For its distinctive coffee and tea drinking culture, the UAE has earned the title of “Melbourne” of the Middle East. Coffee is consumed in the region at a rate of $7 billion per year, with new brands being introduced on a daily basis. The average yearly coffee consumption is estimated to be 3.5 kilos per person. The UAE spends $630 million on coffee each year, according to figures.
Additionally, around 4,000 cafés can be found around the country. With over six million cups consumed per day on average. But these are only the numbers. On a more sentimental note, the UAE has been able to create a unique coffee culture of its own, blending Arabian aura with modernity.
In Dubai, coffee and tea are so prevalent that almost everyone can relate to the different types of cafés in the city. While there is no doubt about the country’s love for food, it doesn’t beat the Emirati’s love for coffee.
“Coffee is a universal language – it makes people feel comfortable,” Joe Dunnam, a longtime businessman, and visitor of the Emirates, told Fanack. “Additionally, it is affordable and socially accepted by all members of society.”
Back in the 1970s, when Joe first came to Dubai, the city was only beginning to bloom. At that time, coffee shops didn’t exist in the manner they do today. Over 50 years later, every time he comes to Dubai, Joe finds it to be very different from what he remembers.

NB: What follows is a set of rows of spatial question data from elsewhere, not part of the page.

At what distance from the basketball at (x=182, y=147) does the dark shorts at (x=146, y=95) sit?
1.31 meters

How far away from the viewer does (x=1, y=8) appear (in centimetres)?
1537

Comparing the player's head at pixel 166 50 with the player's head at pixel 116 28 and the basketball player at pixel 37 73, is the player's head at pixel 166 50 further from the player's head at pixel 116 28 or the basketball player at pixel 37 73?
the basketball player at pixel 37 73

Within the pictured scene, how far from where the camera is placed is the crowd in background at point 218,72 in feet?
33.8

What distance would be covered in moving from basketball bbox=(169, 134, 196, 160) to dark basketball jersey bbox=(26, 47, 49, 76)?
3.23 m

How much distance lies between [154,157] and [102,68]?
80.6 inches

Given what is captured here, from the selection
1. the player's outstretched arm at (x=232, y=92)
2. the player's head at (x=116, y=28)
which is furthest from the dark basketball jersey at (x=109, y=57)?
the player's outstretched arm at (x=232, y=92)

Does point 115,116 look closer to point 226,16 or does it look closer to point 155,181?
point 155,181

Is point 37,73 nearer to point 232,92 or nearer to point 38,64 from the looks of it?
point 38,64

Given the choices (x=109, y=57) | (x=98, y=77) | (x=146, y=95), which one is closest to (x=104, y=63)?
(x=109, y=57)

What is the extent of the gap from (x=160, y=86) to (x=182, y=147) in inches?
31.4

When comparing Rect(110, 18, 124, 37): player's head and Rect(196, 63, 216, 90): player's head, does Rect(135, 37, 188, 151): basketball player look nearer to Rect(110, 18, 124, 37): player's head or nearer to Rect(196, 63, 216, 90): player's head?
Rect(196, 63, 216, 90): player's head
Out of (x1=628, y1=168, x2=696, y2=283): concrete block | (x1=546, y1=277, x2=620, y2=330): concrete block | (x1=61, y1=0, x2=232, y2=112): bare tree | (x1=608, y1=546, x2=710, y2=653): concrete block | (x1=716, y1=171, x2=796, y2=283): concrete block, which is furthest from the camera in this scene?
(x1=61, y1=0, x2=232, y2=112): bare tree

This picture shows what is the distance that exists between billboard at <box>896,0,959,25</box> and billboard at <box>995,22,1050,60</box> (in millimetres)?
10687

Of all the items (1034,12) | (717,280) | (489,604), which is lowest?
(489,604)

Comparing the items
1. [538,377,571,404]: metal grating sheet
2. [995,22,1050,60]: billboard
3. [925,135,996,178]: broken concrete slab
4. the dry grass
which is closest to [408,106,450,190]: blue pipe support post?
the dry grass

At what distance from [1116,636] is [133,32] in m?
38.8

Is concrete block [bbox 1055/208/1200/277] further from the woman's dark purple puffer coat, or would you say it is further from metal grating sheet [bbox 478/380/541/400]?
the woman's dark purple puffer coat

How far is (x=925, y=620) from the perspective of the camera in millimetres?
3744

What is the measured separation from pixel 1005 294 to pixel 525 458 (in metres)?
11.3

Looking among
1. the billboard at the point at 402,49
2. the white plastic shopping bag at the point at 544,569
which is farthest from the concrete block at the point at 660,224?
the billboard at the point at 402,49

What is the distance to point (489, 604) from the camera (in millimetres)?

“Everybody is more worldly and sophisticated,” he said. “There are so many things to do during any time of the day or night. And coffee shops are one of the most prominent features of this changing city.”
From Rags to Riches:
Mohammed El Fahim, first Vice President of the Abu Dhabi Chamber of Commerce and Industry, provides some insight into life in the UAE prior to the 1960s in his book “From Rags to Riches: A Brief History of Abu Dhabi.”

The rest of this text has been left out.